The coal giant in a statement stressed that “there is no other action associated with this settlement, no admission or denial of wrongdoing and no financial penalty.” Peabody also said “the company has always sought to make appropriate disclosures.”

However, Peabody’s past SEC filings regularly denied the company had the ability to predict the impact that potential regulation of climate change pollution would have on the firm’s operations. The investigation found that Peabody and its consultants in fact “made projections that such regulation would have severe impacts on the company,” Schneiderman’s office said.

For instance, Peabody’s internal calculations projected a 33 percent or more reduction in the dollar value of coal sales in the company’s primary US markets if aggressive regulatory action were imposed on existing power plants and future electricity generation, the state investigation showed.

An outside consultant in March 2014 projected that enactment of a $US20 per ton carbon tax would cut the US demand for coal-generated electricity between 38 percent and 53 percent in comparison to 2013 levels, the investigation found.

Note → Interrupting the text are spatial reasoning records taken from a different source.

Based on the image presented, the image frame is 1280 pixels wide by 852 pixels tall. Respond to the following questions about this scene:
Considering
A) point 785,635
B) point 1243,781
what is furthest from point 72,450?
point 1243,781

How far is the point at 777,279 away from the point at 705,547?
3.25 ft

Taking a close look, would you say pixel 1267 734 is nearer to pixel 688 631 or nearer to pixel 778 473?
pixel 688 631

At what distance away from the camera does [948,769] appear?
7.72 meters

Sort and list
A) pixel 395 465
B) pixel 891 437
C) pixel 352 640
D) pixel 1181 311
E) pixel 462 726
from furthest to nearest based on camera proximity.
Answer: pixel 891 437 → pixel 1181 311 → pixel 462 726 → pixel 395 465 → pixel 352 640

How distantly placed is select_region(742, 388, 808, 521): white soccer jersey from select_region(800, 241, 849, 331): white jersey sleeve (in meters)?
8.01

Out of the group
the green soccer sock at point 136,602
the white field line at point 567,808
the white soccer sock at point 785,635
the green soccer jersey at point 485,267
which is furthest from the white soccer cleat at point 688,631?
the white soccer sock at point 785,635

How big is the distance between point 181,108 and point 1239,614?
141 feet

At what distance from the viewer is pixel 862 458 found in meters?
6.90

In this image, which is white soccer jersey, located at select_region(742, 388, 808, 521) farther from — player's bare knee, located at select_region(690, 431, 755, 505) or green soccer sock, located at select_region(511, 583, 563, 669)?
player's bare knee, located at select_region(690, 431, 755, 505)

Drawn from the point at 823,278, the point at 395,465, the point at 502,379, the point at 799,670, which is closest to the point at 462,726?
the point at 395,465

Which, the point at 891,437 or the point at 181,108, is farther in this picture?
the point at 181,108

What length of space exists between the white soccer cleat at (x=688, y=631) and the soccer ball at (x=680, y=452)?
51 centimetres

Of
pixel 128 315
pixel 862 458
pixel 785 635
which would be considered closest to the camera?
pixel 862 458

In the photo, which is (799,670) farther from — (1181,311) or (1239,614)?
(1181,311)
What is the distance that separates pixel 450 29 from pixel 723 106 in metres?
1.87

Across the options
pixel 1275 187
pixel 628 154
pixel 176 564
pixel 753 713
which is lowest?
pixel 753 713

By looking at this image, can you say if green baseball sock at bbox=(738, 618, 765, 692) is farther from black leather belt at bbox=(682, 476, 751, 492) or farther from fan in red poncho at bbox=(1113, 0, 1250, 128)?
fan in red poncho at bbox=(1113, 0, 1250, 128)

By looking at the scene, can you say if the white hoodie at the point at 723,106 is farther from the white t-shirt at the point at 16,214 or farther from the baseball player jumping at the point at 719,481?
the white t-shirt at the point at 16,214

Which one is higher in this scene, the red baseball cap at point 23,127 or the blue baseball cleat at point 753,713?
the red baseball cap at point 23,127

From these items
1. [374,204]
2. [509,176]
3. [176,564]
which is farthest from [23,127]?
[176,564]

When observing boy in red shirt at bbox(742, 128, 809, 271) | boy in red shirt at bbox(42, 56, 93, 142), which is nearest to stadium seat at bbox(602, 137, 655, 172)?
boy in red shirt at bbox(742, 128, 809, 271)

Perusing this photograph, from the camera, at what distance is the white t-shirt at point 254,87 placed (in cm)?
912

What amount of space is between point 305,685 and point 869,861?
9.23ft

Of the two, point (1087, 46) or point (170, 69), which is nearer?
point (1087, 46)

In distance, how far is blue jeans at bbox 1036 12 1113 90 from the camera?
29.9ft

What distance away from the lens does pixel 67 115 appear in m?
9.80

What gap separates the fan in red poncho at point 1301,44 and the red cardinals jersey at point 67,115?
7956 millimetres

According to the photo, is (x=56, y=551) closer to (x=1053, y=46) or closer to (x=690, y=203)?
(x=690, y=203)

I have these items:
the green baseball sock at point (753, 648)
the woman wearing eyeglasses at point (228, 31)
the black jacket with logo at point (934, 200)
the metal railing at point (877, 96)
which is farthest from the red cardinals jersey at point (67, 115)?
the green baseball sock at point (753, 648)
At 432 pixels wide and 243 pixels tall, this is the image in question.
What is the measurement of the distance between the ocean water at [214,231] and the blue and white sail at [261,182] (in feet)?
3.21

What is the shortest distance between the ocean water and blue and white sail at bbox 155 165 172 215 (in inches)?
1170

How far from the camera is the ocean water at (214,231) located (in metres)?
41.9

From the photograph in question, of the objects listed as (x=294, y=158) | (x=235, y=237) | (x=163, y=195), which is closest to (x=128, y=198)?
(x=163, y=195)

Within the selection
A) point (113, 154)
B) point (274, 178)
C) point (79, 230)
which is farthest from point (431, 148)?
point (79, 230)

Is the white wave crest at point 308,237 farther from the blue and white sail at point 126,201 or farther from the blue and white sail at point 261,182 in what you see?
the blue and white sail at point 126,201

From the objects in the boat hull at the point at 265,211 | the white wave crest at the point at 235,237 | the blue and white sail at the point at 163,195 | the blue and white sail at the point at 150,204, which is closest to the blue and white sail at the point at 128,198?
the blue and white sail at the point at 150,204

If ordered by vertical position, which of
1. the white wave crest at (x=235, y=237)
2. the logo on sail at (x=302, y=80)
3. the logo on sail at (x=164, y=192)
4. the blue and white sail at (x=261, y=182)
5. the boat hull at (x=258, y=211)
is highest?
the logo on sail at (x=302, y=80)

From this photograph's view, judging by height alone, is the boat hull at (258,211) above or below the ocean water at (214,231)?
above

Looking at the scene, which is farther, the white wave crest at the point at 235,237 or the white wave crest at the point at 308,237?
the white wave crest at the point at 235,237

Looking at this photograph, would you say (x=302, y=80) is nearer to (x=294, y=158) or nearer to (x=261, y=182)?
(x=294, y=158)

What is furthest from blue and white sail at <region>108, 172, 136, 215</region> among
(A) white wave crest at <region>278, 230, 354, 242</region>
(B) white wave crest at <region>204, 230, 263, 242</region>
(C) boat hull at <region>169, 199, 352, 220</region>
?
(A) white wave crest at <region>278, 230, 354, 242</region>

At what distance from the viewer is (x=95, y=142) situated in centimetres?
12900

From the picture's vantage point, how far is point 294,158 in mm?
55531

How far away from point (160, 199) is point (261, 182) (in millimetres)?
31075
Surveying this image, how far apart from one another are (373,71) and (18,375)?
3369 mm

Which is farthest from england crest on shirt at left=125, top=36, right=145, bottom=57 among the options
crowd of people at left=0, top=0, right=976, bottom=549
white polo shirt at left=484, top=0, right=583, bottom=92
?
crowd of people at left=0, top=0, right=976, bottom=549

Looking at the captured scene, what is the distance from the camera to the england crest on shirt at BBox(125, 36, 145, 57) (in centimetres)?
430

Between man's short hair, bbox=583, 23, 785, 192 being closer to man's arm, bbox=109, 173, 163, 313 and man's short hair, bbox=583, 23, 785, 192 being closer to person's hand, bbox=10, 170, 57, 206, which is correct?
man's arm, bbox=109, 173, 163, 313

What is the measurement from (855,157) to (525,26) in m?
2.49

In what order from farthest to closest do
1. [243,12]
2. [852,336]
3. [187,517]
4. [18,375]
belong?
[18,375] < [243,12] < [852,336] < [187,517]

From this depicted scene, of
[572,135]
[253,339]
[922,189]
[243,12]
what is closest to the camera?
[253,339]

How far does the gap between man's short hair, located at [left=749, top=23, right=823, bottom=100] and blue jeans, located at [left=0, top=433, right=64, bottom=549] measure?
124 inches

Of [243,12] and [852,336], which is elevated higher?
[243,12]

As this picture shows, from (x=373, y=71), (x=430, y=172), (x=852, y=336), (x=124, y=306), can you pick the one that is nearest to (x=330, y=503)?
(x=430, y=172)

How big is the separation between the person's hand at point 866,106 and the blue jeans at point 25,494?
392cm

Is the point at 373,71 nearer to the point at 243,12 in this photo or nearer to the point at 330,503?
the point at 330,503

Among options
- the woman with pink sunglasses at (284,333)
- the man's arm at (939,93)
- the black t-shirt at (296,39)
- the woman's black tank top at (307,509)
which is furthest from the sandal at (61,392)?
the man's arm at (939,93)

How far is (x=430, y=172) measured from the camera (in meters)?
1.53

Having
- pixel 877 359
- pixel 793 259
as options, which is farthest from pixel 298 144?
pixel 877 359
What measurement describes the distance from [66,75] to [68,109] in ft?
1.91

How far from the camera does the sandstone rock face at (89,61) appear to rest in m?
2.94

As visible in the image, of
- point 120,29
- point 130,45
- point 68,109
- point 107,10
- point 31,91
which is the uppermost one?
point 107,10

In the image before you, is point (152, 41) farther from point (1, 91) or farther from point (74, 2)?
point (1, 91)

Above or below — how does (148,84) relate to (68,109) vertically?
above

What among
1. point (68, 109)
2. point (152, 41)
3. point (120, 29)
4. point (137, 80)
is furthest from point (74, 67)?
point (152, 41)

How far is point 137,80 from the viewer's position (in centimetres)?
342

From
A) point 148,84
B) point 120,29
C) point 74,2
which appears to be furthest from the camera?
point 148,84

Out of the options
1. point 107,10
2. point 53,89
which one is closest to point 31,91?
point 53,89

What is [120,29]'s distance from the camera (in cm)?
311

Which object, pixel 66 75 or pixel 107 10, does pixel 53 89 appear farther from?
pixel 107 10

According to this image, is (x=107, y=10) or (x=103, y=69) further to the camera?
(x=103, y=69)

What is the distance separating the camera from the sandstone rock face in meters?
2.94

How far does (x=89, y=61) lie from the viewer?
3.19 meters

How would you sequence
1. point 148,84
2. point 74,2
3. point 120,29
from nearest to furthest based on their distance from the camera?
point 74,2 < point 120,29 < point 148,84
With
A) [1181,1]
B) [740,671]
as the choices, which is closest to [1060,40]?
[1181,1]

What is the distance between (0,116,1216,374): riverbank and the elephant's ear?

Additionally, Peabody’s SEC filings and other public communications “provided incomplete and one-sided discussions” of the International Energy Agency’s projections related to future world coal demand, the investigation showed. As a result of the findings, the coal giant agreed to:

  • Provide SEC disclosures showing the projections the company has been able to make regarding the business impact of laws, regulations and policies related to climate change. The disclosures will start with Monday’s quarterly filing, and will also include projections about different scenarios used by the IEA to calculate expected coal demand.
  • Avoid any public statements that claim Peabody cannot reasonably project the potential impact of future climate-change-related laws and regulations.
  • Accurately describe IEA’s scenarios projecting global demand for coal.

Schneiderman’s office subpoenaed Texas-based Exxon Mobil on Wednesday, seeking statements, emails, financial projections and other records related to the company’s climate-change research. The oil-and-gas giant said it has publicly disclosed the business risk of potential climate-change regulations for many years.